WORK TO DO:
Starting at the line that contains "Which element from", restate each line word for word through the final line of the data, keeping both ends.

LISTING:

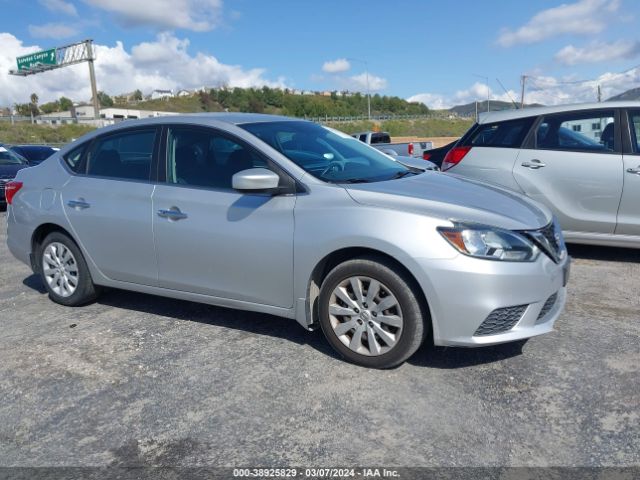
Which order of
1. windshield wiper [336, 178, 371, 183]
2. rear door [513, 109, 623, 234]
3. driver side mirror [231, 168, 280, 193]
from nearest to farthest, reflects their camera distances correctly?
driver side mirror [231, 168, 280, 193]
windshield wiper [336, 178, 371, 183]
rear door [513, 109, 623, 234]

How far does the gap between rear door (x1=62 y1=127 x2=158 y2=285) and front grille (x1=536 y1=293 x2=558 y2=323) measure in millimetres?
2793

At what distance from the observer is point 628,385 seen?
10.6ft

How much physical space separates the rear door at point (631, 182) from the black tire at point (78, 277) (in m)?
5.12

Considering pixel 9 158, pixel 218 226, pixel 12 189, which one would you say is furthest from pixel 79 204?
pixel 9 158

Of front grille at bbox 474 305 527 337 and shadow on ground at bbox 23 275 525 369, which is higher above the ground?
front grille at bbox 474 305 527 337

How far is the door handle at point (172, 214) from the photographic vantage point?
4095 mm

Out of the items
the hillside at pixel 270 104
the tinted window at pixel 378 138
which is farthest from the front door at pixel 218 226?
the hillside at pixel 270 104

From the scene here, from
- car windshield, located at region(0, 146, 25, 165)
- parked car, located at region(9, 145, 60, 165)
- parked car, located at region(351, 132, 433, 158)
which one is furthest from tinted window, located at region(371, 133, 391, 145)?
car windshield, located at region(0, 146, 25, 165)

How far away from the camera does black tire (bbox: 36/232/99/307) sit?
4.81 metres

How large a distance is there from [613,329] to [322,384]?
7.42ft

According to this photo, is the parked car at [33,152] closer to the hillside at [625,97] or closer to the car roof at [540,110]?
the car roof at [540,110]

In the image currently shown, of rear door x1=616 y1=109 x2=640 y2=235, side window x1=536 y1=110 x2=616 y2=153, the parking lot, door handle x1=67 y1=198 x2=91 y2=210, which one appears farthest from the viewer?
side window x1=536 y1=110 x2=616 y2=153

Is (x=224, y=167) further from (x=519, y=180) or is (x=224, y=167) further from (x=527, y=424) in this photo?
(x=519, y=180)

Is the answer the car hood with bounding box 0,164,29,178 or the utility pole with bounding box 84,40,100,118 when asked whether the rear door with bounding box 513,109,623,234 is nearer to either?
the car hood with bounding box 0,164,29,178
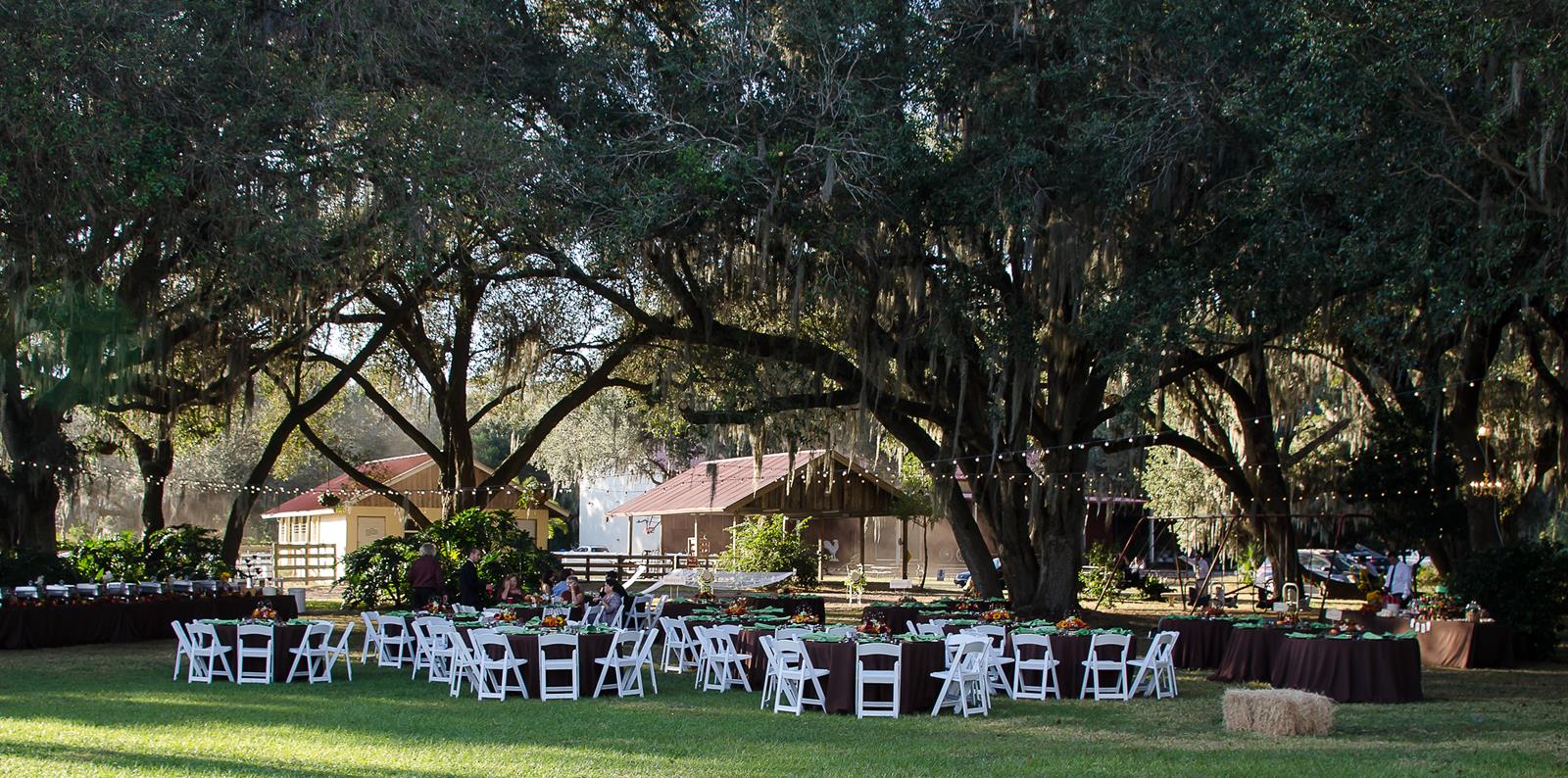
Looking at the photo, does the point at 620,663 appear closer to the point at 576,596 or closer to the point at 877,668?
the point at 877,668

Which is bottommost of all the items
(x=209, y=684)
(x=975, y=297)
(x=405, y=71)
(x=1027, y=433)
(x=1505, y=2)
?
(x=209, y=684)

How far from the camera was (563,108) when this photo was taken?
1641 cm

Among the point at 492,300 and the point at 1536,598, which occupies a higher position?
the point at 492,300

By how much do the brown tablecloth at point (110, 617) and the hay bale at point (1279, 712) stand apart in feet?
34.7

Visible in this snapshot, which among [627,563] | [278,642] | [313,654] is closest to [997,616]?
[313,654]

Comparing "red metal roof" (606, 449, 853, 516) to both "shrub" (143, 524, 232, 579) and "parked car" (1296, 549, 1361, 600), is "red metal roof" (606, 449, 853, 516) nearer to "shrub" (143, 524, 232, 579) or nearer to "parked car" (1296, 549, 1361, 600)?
"parked car" (1296, 549, 1361, 600)

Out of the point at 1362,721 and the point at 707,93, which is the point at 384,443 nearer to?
the point at 707,93

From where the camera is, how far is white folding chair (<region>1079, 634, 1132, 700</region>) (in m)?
11.4

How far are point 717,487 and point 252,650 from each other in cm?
2565

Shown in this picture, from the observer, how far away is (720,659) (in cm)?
1187

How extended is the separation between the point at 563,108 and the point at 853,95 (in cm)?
357

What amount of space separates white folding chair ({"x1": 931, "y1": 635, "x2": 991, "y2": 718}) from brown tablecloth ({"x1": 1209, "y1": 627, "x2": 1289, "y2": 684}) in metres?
3.59

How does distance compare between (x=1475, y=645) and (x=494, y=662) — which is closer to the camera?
(x=494, y=662)

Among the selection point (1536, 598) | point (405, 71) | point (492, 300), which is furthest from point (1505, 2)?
point (492, 300)
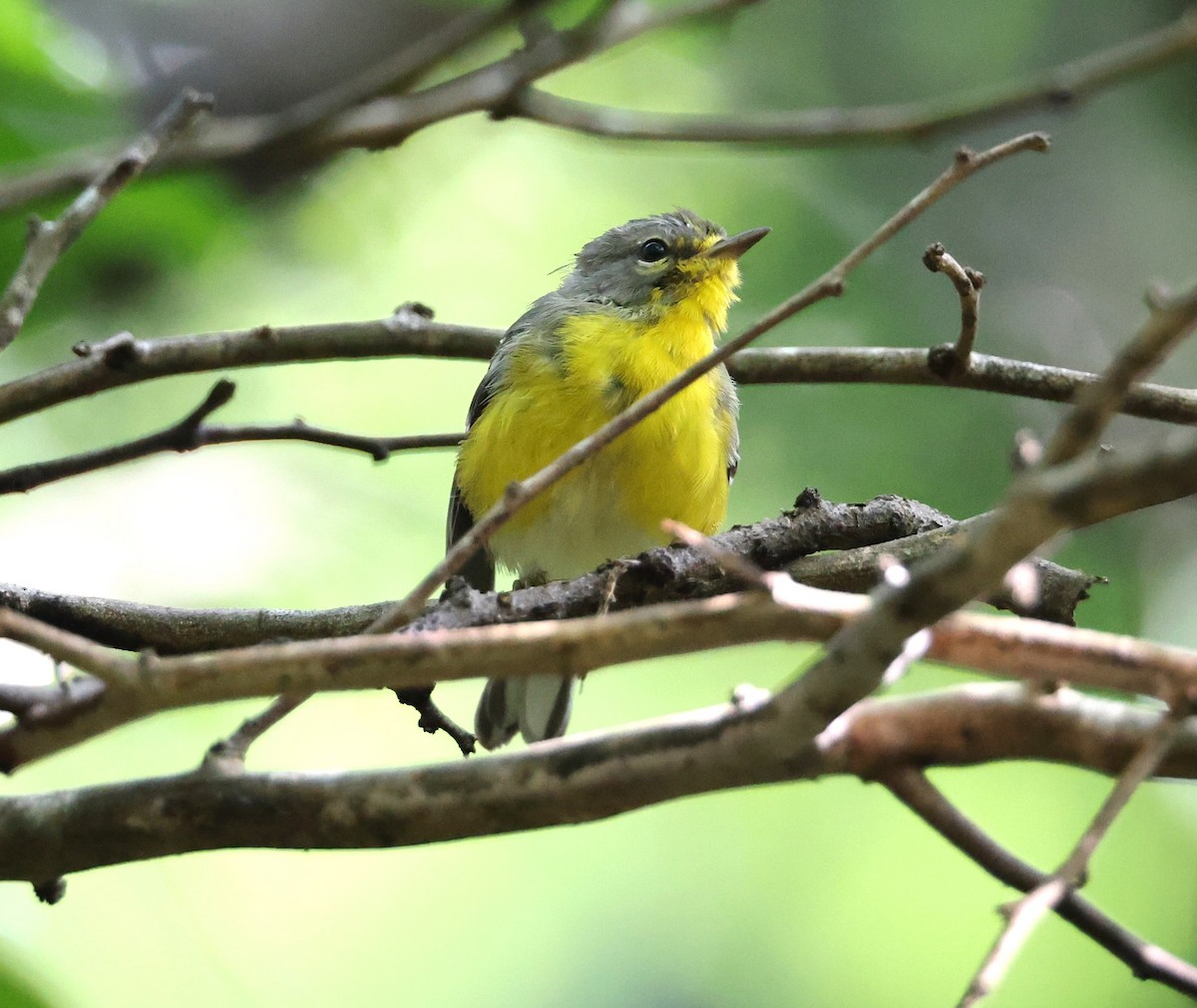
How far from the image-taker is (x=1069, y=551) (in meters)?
6.41

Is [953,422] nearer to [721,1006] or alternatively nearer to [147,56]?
[721,1006]

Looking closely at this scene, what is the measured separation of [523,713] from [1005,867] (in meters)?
2.85

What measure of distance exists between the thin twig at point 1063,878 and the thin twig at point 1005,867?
0.32 metres

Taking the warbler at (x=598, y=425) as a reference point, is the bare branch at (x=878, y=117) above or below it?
above

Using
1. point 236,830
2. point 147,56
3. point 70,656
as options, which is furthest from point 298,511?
point 70,656

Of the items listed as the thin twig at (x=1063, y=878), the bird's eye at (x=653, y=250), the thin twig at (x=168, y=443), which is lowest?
the thin twig at (x=1063, y=878)

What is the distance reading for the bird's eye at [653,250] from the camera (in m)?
5.15

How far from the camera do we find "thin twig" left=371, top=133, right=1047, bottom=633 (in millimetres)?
1950

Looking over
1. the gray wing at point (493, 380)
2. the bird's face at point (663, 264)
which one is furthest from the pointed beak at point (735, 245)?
the gray wing at point (493, 380)

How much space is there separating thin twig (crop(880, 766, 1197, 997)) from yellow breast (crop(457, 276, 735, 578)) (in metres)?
2.34

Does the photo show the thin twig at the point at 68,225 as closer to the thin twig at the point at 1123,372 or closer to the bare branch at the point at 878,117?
the bare branch at the point at 878,117

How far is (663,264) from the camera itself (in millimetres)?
5070

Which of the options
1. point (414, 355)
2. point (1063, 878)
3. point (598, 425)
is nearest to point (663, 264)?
point (598, 425)

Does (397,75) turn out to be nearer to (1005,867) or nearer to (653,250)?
(653,250)
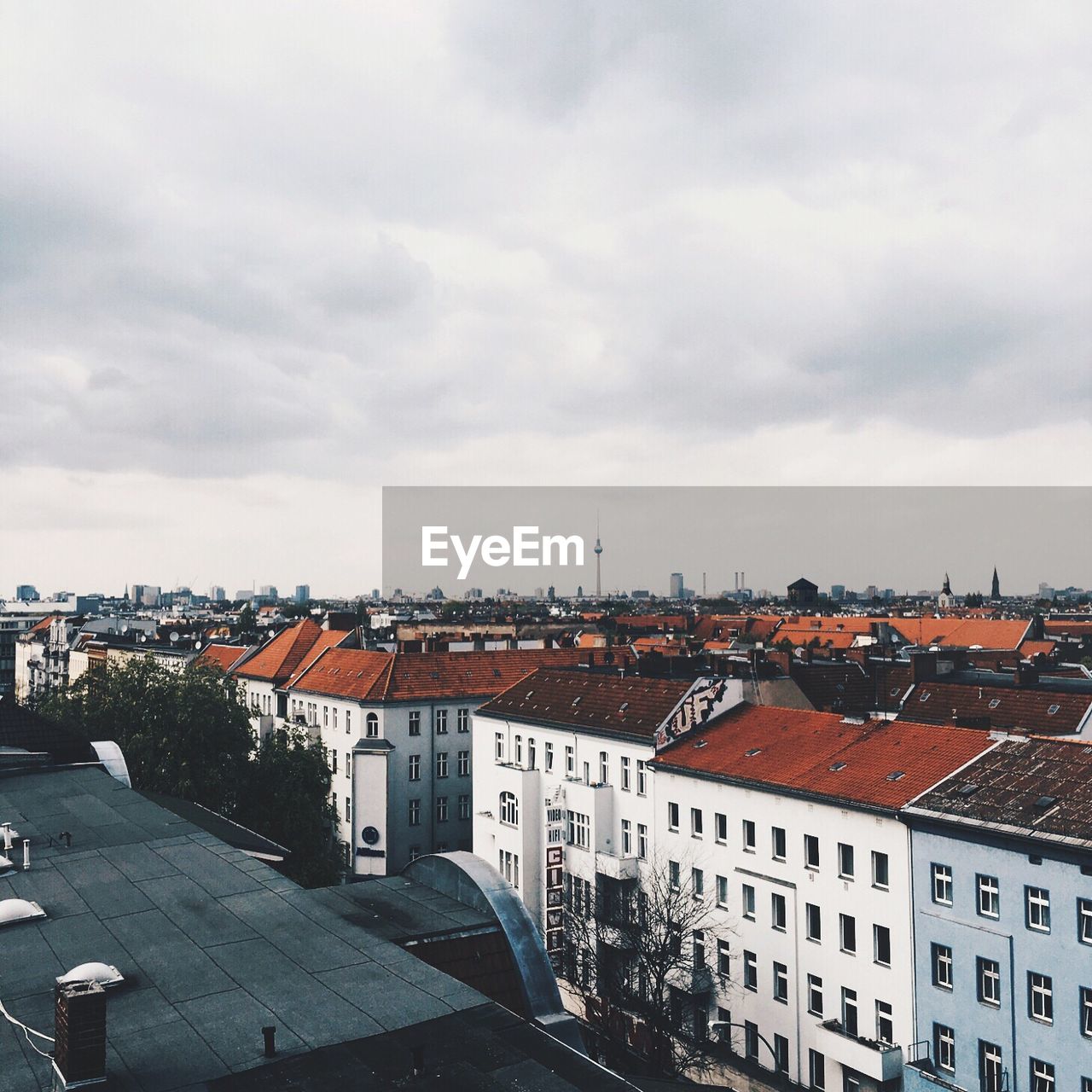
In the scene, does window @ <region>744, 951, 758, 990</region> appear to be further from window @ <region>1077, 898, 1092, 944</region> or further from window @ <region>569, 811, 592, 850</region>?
window @ <region>1077, 898, 1092, 944</region>

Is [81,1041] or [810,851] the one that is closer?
[81,1041]

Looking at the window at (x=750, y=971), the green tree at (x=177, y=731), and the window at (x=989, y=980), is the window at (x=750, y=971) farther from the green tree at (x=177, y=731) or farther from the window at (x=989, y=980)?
the green tree at (x=177, y=731)

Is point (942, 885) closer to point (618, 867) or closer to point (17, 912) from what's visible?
point (618, 867)

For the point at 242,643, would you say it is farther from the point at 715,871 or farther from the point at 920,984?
the point at 920,984

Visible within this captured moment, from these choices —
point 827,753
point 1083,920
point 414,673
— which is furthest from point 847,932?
point 414,673

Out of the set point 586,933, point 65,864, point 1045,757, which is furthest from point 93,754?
point 1045,757

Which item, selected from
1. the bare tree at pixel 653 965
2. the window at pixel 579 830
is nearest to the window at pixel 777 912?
the bare tree at pixel 653 965
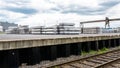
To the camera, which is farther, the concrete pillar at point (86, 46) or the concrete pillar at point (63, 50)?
the concrete pillar at point (86, 46)

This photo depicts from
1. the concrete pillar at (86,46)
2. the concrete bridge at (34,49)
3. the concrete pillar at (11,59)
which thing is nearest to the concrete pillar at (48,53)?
the concrete bridge at (34,49)

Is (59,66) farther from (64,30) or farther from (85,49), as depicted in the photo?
(64,30)

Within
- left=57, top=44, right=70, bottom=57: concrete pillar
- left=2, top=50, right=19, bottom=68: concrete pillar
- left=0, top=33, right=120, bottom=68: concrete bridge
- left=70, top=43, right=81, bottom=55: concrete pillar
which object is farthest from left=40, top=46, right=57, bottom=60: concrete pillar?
left=70, top=43, right=81, bottom=55: concrete pillar

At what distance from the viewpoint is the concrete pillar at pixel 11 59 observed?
38.1 ft

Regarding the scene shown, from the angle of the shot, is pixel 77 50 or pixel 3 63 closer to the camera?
pixel 3 63

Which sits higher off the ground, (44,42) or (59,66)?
(44,42)

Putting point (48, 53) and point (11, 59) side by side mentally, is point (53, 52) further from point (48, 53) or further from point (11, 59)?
point (11, 59)

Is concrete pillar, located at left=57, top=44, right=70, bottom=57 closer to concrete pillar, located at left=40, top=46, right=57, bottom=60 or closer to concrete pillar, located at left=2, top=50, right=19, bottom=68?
concrete pillar, located at left=40, top=46, right=57, bottom=60

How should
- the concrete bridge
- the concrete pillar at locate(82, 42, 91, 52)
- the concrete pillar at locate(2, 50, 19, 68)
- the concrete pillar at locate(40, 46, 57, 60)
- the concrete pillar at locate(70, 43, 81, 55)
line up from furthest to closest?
the concrete pillar at locate(82, 42, 91, 52) < the concrete pillar at locate(70, 43, 81, 55) < the concrete pillar at locate(40, 46, 57, 60) < the concrete pillar at locate(2, 50, 19, 68) < the concrete bridge

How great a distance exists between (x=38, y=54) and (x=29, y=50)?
716 millimetres

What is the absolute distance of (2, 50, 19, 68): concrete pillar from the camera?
38.1ft

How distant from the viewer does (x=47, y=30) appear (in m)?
34.8

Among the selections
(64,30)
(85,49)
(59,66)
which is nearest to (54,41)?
(59,66)

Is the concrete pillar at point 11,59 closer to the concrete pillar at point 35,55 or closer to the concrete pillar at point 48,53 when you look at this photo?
the concrete pillar at point 35,55
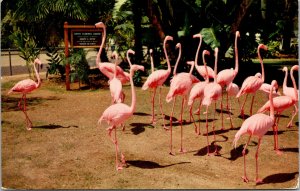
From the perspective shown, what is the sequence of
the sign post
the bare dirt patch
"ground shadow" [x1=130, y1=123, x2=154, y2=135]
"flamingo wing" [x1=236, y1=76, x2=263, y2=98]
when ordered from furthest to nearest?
the sign post, "ground shadow" [x1=130, y1=123, x2=154, y2=135], "flamingo wing" [x1=236, y1=76, x2=263, y2=98], the bare dirt patch

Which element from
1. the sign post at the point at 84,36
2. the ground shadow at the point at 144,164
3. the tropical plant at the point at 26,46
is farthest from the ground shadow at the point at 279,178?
the tropical plant at the point at 26,46

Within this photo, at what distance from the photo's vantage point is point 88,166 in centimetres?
551

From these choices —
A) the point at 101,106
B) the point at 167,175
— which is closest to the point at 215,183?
the point at 167,175

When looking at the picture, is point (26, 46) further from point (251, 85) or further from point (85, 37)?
point (251, 85)

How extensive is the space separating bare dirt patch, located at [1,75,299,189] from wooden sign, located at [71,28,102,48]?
10.6ft

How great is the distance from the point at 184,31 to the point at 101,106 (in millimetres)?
4438

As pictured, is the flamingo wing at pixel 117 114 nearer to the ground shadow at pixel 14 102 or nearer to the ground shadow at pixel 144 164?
the ground shadow at pixel 144 164

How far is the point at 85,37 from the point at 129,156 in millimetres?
6323

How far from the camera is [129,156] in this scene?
5.99m

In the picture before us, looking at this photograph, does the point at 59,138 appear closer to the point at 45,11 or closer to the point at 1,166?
the point at 1,166

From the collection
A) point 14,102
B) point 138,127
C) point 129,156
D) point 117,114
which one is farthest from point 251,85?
point 14,102

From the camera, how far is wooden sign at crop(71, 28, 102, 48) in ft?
37.4

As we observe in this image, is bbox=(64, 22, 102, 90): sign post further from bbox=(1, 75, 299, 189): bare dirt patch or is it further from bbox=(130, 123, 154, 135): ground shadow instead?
bbox=(130, 123, 154, 135): ground shadow

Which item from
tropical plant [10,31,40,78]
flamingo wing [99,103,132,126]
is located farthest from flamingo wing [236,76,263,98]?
tropical plant [10,31,40,78]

TASK RESULT:
Which element from
1. the sign post at the point at 84,36
2. the ground shadow at the point at 144,164
3. the tropical plant at the point at 26,46
is farthest from the ground shadow at the point at 279,178?
the tropical plant at the point at 26,46

Within this photo, at what distance from the photo's vantage point is point 88,166 in centimetres?
551

From these choices —
A) the point at 101,106
B) the point at 167,175
— which is closest to the point at 215,183?
the point at 167,175

When looking at the picture, is point (26, 46) further from point (251, 85) or further from point (85, 37)?
point (251, 85)

How extensive is the space separating bare dirt patch, located at [1,75,299,189] from wooden sign, located at [71,28,102,48]?
10.6ft

How great is the distance from the point at 184,31 to the point at 101,106 (in millimetres)?
4438

As pictured, is the flamingo wing at pixel 117 114 nearer to the ground shadow at pixel 14 102 or nearer to the ground shadow at pixel 144 164?
the ground shadow at pixel 144 164

How far is the point at 85,37 from the point at 129,156 in millimetres?
6323

How far from the camera is [129,156] in this scene?
5.99m

In the picture before us, looking at this photograph, does the point at 59,138 appear closer to the point at 45,11 or closer to the point at 1,166?
the point at 1,166

From the collection
A) point 14,102
B) point 138,127
C) point 129,156
D) point 117,114
which one is farthest from point 251,85?
point 14,102

From the camera, how far is wooden sign at crop(71, 28, 102, 48) in ft?
37.4

As we observe in this image, is bbox=(64, 22, 102, 90): sign post further from bbox=(1, 75, 299, 189): bare dirt patch or is it further from bbox=(130, 123, 154, 135): ground shadow instead?
bbox=(130, 123, 154, 135): ground shadow

Which item from
tropical plant [10,31,40,78]
flamingo wing [99,103,132,126]
is located farthest from flamingo wing [236,76,263,98]?
tropical plant [10,31,40,78]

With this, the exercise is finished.